Exercise instructions:
Answer these from the forum post on Predictive below, one line each:
(a) Which call produces the posterior samples after the MCMC run?
(b) What shape does the tensor from p(x_test)['obs'] have?
(c) Which three values does the poster compute from the predictions for each input sample?

Passage to read:
▽

Getting the predictions with the highest probabilty

garjola · February 6, 2021, 6:14pm

Hi,

I am learning to use Predictive. I would like to get the predictions with the highest probability.

After MCMC inference (using y_train and x_train), with my model ( y = model(x)), like this

posterior = mcmc.run(x_train, y_train)
posterior_samples = mcmc.get_samples()

I use the posterior samples like this:
p = Predictive(model, posterior_samples)

Then, I sample the posterior using some test data x_test as input for the model;

predictions = p(x_test)['obs']

This gives me a tensor with shape [nb_posterior_samples, nb_x_test_inputs]. I understand that the first dimension of this tensor gives me a set of samples as output of my model for each input test point.

Finally, I get the min, max and mean value of the predictions for each input sample:

max_predictions = torch.max(predictions, 0).values
min_predictions = torch.min(predictions, 0).values
mean_predictions = predictions.mean(axis=0)

△

Source data:
▽

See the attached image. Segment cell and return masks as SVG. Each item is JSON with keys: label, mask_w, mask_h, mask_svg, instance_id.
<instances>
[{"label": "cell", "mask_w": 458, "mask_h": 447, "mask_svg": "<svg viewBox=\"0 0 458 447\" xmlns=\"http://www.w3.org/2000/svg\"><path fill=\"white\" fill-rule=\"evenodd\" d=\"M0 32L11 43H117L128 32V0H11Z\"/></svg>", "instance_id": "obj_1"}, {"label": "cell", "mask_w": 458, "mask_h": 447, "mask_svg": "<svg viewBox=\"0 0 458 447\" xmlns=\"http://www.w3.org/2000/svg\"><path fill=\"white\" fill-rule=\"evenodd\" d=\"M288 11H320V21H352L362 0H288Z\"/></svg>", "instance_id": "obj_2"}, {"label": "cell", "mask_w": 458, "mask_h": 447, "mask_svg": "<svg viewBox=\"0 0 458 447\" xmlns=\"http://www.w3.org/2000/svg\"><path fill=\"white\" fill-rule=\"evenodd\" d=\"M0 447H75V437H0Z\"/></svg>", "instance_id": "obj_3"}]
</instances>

△

Task answer:
(a) mcmc.get_samples()
(b) [nb_posterior_samples, nb_x_test_inputs]
(c) The min, max and mean